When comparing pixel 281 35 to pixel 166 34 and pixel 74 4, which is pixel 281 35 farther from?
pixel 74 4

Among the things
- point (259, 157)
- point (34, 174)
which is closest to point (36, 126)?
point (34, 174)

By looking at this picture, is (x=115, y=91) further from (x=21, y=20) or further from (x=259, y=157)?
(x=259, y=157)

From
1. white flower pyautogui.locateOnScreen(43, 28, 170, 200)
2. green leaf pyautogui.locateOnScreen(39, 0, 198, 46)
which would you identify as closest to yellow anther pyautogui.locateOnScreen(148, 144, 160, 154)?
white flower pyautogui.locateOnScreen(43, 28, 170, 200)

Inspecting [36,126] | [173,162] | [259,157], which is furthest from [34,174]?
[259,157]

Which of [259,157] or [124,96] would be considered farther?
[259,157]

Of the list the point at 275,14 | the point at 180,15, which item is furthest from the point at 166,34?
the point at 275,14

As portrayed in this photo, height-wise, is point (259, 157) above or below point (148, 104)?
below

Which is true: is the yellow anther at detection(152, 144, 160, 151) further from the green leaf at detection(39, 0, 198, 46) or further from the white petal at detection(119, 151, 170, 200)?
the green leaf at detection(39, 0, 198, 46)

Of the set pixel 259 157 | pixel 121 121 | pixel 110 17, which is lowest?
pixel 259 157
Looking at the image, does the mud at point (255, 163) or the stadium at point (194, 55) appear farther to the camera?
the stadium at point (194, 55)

___

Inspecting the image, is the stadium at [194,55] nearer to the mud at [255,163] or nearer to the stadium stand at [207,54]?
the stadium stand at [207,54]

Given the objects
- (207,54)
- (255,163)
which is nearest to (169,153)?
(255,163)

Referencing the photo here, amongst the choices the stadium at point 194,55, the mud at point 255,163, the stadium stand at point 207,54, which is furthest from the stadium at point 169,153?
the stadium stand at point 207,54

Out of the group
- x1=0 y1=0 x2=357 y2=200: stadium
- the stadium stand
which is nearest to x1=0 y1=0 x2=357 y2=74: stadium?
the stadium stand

___

▶ _Stated task_:
Pick out every line in the items that contains the word "would". Case counts.

▶ _Solution for this problem_:
which would you identify as closest to yellow anther pyautogui.locateOnScreen(148, 144, 160, 154)?
Which of [259,157] or [124,96] would be considered farther?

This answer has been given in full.